Тогда новые собственники поняли, что их час еще не настал. Нет, сокрушить революционное правительство, правительство, созданное народом и опирающееся на народ, не так-то просто! Прежде чем получишь головы Робеспьера и Сен-Жюста, потеряешь свои! И смущенные, перетрусившие «хозяева страны» на время замолкли и стихли. Казалось, они успокоились и примирились с новым порядком вещей. Казалось, они искренне аплодируют Робеспьеру и поддерживают все его предложения. Но так только казалось.
В середине жерминаля был завершен разгром дантонистов, а уже в первые дни флореаля начал складываться новый заговор. Он развивался в глубокой тайне. Его зачинатели действовали еще хитрее и тоньше, чем их предшественник — покойный Дантон. Прежде чем Неподкупный догадался о их планах, они успели зайти далеко. Но кто же были они?

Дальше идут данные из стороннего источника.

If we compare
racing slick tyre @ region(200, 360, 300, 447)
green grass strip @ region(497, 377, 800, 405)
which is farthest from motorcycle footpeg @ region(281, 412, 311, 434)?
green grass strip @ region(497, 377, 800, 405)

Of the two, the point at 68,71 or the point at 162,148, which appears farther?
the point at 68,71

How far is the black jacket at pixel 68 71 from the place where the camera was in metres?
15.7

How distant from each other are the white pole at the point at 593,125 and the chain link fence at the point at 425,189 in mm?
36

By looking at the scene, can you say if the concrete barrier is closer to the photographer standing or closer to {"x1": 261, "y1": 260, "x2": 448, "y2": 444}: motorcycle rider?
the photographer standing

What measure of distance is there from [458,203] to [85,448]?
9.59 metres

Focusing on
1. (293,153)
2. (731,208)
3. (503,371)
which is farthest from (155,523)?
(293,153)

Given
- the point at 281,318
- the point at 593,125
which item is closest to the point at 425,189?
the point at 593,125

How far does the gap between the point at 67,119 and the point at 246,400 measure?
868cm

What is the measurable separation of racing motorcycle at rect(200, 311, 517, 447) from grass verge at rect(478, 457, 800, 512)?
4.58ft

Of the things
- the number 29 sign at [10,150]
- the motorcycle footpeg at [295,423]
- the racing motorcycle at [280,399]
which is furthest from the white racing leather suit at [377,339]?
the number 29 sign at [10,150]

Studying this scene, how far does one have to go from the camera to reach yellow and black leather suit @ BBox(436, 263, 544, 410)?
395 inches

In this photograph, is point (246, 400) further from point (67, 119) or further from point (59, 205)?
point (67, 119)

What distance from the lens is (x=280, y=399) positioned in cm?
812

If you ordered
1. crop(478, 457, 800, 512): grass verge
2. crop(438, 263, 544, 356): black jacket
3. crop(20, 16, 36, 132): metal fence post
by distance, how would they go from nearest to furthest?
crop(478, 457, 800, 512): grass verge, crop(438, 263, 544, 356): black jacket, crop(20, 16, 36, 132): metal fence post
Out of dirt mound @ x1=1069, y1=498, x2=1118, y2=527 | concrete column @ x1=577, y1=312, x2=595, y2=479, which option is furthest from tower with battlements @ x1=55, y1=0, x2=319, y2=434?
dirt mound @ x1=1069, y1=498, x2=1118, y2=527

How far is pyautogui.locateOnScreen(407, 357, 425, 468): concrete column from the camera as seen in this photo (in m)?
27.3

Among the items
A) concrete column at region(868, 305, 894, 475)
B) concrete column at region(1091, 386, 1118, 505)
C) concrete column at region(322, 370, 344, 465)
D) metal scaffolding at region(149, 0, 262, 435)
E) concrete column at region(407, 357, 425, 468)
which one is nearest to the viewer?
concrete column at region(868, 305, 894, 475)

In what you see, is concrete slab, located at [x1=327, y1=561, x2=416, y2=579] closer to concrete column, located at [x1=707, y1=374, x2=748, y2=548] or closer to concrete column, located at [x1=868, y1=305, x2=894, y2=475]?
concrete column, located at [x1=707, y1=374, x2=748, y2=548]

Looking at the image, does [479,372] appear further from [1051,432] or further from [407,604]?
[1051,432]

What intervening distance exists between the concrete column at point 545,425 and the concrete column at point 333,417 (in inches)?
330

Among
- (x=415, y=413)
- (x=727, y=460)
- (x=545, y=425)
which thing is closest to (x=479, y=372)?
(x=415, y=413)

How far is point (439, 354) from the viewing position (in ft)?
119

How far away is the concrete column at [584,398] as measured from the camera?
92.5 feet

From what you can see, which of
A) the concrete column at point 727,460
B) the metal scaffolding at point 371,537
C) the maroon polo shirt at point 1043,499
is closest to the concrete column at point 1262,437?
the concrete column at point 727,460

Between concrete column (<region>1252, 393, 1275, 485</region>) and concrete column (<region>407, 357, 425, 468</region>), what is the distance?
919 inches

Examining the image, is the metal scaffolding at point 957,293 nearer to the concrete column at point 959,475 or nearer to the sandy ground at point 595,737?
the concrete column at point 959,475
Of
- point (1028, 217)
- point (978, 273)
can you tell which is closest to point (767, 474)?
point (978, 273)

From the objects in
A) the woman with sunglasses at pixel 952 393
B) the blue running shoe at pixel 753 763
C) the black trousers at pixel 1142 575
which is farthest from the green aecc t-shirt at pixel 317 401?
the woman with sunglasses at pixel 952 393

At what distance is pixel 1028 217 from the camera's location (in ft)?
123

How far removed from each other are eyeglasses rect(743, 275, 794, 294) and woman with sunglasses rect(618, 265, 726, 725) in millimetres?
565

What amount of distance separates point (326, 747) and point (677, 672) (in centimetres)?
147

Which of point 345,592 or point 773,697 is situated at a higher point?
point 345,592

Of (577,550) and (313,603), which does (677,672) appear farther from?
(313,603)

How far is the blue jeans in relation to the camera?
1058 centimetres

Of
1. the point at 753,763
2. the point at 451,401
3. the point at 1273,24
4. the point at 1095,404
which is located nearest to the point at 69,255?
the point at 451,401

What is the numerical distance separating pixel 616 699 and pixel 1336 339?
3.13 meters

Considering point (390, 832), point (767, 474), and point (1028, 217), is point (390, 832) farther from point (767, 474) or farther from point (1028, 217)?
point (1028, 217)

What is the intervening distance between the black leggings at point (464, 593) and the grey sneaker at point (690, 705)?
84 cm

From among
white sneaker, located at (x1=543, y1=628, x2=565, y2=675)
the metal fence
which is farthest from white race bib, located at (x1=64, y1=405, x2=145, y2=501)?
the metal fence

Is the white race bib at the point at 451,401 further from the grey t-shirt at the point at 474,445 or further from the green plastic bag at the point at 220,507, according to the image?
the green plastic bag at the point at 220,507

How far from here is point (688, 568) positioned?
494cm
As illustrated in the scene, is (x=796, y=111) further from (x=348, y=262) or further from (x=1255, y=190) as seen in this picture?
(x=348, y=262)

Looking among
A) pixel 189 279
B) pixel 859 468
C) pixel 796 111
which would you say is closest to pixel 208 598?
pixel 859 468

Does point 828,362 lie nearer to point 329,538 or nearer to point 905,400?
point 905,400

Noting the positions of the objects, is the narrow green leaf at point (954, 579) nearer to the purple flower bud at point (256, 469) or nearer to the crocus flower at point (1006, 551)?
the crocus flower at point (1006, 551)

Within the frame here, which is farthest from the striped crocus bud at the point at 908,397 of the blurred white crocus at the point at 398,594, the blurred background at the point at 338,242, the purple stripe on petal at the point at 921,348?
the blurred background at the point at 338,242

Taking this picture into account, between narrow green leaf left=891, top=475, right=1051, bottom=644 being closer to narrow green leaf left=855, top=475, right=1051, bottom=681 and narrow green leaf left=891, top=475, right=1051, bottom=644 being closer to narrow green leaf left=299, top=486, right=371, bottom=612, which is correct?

На главную роль среди заговорщиков претендовал бессовестный лицемер, хищный вымогатель и сластолюбец Тальен. Сын метрдотеля маркиза Берси, он начал свою карьеру учеником нотариуса, затем работал в типографии. Склонный к театральному жесту, Тальен щеголял революционными фразами, которые проложили ему дорогу в Якобинский клуб и Конвент. Но полностью раскрыть свою «богатую натуру» Тальен смог после того, как был назначен посланцем Конвента в Бордо. Здесь, продолжая маскироваться левыми жестом и фразой, он начал широко использовать террор в целях сведения личных счетов и собственного обогащения. Пленившись дочерью испанского банкира, красавицей Терезой Кабаррюс, Тальен женился на ней и через нее связался с бордоскими негоциантами — целым рядом темных дельцов, — совместно с которыми он проводил планомерное ограбление города. Под видом реквизиций этот лихоимец захватывал в голодающем Бордо не только запасы продовольствия и тонкие вина, которыми в изобилии услаждал своих друзей, но также драгоценности, золото и серебро, конфискованные у «бывших». Вместе с окружавшими его хищниками он сумел присвоить огромную сумму общественных денег в один миллион триста двадцать пять тысяч франков.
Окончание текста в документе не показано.